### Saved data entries
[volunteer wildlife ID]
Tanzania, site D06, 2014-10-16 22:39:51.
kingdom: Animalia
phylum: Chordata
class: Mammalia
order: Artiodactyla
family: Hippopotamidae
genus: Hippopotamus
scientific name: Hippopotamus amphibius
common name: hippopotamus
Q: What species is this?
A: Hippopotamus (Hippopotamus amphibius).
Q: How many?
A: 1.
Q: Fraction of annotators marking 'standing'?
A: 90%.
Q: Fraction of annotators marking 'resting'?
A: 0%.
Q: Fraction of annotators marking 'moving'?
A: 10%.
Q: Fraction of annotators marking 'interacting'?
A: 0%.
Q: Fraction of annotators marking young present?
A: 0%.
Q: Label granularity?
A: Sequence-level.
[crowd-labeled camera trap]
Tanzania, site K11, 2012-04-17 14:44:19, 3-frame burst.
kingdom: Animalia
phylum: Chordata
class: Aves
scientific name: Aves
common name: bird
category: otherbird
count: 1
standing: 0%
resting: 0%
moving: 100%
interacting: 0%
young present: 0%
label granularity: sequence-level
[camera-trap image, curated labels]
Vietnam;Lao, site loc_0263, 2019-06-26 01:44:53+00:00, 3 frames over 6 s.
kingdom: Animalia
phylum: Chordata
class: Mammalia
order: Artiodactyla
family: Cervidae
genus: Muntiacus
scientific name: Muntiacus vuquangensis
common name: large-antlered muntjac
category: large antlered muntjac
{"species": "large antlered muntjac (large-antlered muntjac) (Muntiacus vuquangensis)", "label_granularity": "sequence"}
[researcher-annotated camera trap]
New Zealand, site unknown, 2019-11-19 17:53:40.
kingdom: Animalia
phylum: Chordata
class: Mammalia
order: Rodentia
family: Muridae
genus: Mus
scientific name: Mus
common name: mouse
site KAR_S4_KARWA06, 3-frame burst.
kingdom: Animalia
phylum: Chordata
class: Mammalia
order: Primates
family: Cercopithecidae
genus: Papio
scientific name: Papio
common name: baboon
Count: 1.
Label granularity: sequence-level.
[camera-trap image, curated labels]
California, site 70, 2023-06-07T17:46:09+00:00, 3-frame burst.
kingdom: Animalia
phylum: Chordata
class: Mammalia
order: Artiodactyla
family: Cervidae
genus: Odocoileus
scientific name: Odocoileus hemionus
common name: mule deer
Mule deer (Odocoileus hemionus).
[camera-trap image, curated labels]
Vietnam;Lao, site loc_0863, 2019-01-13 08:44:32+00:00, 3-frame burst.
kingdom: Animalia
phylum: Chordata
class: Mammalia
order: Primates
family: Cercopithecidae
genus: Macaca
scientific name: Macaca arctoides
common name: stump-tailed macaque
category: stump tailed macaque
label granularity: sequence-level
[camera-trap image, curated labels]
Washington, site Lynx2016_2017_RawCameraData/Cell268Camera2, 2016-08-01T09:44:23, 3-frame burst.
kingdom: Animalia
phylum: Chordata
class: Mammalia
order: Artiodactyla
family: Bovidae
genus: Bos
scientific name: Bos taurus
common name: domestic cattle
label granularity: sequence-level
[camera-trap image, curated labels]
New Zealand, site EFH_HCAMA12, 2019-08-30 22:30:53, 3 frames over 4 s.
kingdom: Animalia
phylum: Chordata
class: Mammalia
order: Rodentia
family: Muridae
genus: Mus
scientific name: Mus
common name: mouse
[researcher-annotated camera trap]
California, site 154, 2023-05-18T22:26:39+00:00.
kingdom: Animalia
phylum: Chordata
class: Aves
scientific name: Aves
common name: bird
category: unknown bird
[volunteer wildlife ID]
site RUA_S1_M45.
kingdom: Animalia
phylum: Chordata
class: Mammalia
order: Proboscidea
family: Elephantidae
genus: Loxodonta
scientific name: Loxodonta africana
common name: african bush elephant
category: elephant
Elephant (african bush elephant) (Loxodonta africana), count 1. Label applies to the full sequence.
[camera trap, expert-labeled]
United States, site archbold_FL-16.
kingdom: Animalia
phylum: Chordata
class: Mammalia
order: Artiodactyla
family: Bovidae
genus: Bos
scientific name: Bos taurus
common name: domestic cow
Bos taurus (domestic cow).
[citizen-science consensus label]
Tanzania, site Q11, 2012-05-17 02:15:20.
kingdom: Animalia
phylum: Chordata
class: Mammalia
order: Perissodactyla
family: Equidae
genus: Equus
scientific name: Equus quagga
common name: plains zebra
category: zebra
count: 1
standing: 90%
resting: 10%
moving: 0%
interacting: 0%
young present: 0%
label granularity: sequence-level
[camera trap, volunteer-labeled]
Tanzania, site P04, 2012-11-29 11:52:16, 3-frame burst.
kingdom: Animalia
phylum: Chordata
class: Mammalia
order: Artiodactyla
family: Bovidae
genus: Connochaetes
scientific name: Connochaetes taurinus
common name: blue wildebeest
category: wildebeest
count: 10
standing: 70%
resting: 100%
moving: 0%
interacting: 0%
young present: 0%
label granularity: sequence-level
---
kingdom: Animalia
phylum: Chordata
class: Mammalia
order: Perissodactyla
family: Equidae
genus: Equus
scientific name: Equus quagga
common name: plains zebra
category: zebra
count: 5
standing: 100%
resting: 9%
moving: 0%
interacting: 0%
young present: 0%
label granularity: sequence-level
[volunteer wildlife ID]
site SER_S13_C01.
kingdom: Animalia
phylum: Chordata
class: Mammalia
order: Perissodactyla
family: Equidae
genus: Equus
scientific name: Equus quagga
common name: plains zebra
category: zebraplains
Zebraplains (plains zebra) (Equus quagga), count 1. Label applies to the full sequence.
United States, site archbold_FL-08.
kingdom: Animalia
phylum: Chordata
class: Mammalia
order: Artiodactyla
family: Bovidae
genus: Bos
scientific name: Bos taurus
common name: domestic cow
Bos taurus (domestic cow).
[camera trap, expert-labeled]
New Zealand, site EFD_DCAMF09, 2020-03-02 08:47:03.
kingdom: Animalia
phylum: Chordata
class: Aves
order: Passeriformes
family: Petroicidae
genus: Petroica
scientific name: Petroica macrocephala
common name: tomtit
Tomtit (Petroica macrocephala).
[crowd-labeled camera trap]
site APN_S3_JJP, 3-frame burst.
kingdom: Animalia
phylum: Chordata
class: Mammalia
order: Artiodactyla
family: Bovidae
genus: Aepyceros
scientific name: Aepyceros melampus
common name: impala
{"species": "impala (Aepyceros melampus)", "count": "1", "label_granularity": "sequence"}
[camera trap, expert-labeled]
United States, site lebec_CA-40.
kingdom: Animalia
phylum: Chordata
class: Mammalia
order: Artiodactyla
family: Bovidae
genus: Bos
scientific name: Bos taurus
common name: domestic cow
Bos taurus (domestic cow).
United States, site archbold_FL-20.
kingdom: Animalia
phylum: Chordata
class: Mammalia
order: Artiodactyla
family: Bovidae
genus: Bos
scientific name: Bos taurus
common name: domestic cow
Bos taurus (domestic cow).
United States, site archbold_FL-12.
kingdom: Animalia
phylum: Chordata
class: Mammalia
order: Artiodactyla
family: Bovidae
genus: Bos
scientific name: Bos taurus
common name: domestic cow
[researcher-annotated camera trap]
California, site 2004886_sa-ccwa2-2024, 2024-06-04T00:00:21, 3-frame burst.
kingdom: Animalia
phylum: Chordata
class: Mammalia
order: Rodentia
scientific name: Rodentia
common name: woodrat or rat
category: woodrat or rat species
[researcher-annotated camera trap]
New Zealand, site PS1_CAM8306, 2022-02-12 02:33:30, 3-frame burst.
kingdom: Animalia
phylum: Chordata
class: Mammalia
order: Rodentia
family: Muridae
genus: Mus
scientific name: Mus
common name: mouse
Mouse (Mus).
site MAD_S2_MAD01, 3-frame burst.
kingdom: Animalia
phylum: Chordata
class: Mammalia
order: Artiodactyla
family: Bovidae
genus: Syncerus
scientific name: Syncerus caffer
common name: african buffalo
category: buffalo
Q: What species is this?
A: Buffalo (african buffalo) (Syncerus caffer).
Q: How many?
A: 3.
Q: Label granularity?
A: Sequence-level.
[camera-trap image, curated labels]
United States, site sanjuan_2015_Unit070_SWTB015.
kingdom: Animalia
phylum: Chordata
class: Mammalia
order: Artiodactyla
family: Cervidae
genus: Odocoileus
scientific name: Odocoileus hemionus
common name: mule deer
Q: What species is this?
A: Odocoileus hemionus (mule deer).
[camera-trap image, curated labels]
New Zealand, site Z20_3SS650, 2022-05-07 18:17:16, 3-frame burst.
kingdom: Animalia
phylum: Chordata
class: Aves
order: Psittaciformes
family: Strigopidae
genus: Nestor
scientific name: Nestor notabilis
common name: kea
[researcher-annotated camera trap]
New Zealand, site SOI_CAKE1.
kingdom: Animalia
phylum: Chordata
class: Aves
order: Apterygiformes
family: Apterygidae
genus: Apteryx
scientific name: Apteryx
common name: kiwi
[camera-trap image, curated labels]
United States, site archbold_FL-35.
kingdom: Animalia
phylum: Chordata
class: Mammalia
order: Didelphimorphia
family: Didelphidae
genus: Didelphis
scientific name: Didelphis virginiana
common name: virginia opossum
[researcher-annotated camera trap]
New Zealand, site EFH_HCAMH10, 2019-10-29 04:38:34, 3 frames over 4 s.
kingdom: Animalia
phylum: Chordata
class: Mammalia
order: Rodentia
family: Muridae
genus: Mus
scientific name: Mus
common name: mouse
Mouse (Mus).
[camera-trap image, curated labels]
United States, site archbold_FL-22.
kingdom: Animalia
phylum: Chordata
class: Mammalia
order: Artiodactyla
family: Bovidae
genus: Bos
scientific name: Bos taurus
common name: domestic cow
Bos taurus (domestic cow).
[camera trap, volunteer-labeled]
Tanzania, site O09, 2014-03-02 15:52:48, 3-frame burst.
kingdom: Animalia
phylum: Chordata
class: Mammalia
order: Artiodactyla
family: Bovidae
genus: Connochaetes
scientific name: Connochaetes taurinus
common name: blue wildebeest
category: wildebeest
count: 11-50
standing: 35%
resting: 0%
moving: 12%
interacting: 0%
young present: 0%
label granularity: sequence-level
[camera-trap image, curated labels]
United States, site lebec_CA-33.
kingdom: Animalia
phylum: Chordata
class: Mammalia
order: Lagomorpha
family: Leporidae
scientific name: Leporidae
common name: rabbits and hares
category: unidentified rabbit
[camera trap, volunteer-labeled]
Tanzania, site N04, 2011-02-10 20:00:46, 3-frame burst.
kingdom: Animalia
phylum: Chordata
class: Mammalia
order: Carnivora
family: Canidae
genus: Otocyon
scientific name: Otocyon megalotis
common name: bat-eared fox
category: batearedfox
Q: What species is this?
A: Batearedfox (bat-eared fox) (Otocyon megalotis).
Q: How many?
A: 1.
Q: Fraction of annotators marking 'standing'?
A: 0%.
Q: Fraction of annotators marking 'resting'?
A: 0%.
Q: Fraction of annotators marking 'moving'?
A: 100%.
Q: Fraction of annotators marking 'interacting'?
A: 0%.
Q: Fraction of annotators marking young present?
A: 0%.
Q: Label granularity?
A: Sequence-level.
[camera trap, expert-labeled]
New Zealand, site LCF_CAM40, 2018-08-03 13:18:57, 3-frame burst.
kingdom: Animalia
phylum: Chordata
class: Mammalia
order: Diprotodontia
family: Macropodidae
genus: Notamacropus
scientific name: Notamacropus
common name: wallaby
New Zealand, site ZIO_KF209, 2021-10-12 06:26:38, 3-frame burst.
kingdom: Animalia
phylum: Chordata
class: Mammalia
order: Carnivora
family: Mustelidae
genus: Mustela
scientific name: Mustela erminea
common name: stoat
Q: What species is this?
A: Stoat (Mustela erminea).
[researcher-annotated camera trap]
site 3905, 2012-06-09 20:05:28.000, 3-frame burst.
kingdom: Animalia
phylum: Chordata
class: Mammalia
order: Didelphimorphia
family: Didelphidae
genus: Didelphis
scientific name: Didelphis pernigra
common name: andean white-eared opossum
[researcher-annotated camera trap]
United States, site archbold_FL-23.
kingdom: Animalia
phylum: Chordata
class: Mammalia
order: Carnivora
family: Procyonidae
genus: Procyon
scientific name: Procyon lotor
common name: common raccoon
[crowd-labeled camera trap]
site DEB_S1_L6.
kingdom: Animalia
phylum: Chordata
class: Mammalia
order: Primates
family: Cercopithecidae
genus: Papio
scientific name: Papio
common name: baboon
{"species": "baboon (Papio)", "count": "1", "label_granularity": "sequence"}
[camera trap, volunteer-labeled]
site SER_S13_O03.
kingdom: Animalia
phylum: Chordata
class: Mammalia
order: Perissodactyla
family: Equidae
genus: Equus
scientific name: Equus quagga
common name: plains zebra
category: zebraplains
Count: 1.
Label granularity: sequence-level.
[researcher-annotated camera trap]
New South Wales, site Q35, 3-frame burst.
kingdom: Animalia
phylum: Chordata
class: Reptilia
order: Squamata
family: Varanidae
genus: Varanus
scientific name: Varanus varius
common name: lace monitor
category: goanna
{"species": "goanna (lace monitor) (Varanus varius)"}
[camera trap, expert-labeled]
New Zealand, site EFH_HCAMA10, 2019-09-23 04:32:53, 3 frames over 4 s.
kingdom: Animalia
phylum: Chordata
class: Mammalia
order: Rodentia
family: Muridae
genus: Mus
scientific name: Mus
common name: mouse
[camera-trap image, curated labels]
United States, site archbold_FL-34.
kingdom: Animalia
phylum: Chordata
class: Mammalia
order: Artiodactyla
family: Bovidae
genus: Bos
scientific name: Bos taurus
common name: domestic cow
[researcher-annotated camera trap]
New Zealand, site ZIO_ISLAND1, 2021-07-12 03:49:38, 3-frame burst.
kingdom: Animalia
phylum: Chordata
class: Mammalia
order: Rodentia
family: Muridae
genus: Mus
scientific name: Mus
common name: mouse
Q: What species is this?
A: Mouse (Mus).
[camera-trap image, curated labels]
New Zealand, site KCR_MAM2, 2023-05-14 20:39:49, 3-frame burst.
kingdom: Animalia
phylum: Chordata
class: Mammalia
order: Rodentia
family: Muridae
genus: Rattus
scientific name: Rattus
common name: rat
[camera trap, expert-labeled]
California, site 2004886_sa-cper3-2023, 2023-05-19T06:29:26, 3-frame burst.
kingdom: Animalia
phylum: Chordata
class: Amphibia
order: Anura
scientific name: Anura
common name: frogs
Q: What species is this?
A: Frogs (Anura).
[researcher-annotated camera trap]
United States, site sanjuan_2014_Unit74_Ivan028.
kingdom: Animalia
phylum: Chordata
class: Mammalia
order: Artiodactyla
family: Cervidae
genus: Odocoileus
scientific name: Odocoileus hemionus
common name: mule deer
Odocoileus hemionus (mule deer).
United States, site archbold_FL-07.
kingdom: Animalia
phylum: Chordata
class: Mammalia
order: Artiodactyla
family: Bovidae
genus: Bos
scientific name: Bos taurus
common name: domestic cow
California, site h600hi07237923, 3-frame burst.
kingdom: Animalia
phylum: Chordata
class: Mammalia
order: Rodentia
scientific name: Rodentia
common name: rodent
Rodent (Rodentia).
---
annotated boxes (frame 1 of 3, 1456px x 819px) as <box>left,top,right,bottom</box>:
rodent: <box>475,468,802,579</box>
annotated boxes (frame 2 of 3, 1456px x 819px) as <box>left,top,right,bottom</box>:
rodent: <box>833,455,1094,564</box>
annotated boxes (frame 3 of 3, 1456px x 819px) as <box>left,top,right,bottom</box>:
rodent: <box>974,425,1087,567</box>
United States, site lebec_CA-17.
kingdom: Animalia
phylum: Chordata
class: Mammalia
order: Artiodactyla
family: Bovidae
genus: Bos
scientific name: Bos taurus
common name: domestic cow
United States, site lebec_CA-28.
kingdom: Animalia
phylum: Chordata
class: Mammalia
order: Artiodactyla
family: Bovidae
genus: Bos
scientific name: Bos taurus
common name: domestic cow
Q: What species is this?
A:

### WHAT THE TASK REQUIRES
Among the lines above, find those containing the word "Aepyceros" and copy each.

### TASK RESPONSE
genus: Aepyceros
scientific name: Aepyceros melampus
{"species": "impala (Aepyceros melampus)", "count": "1", "label_granularity": "sequence"}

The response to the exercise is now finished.